### Short problem
Return the entries between the line that contains "At what distance from" and the line that contains "Answer: building @", inclusive, reproducing each line verbatim.

--------------------

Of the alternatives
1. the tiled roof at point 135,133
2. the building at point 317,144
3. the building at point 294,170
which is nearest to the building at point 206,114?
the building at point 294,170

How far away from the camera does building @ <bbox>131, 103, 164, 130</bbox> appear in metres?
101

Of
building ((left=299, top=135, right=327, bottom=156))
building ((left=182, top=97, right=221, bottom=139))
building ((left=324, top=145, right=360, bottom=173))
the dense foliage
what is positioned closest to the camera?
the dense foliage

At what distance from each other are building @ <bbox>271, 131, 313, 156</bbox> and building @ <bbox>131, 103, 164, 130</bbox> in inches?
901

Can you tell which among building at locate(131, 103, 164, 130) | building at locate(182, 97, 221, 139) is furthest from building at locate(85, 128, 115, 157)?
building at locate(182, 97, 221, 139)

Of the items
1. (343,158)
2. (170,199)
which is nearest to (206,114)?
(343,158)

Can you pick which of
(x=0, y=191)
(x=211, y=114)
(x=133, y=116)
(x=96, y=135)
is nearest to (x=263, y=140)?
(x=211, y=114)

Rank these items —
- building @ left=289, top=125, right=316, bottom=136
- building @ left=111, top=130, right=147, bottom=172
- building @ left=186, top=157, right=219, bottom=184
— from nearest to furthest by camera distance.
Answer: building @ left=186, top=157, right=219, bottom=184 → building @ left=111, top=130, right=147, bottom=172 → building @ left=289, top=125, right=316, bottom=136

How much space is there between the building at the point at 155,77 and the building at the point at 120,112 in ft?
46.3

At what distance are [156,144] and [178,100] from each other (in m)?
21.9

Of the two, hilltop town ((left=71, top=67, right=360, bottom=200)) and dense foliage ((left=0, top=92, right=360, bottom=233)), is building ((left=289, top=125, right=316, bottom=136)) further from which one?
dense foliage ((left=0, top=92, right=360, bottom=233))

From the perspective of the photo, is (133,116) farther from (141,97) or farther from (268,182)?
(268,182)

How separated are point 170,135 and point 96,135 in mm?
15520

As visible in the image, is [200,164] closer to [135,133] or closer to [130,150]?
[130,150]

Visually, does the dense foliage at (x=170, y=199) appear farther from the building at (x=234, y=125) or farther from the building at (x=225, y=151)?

--------------------

### Full solution
At what distance from each other are building @ <bbox>271, 131, 313, 156</bbox> and building @ <bbox>131, 103, 164, 130</bbox> in inches?
901

Can you tell which among building at locate(131, 103, 164, 130) | building at locate(182, 97, 221, 139) is furthest from building at locate(85, 128, 115, 157)?
building at locate(182, 97, 221, 139)

Of the items
1. (343,158)
2. (170,199)
which is nearest to (206,114)?
(343,158)

Can you pick which of
(x=0, y=191)
(x=211, y=114)
(x=133, y=116)
(x=96, y=135)
is nearest to (x=263, y=140)?
(x=211, y=114)

Rank these items —
- building @ left=289, top=125, right=316, bottom=136
- building @ left=111, top=130, right=147, bottom=172
- building @ left=186, top=157, right=219, bottom=184
— from nearest to furthest by camera distance.
Answer: building @ left=186, top=157, right=219, bottom=184 → building @ left=111, top=130, right=147, bottom=172 → building @ left=289, top=125, right=316, bottom=136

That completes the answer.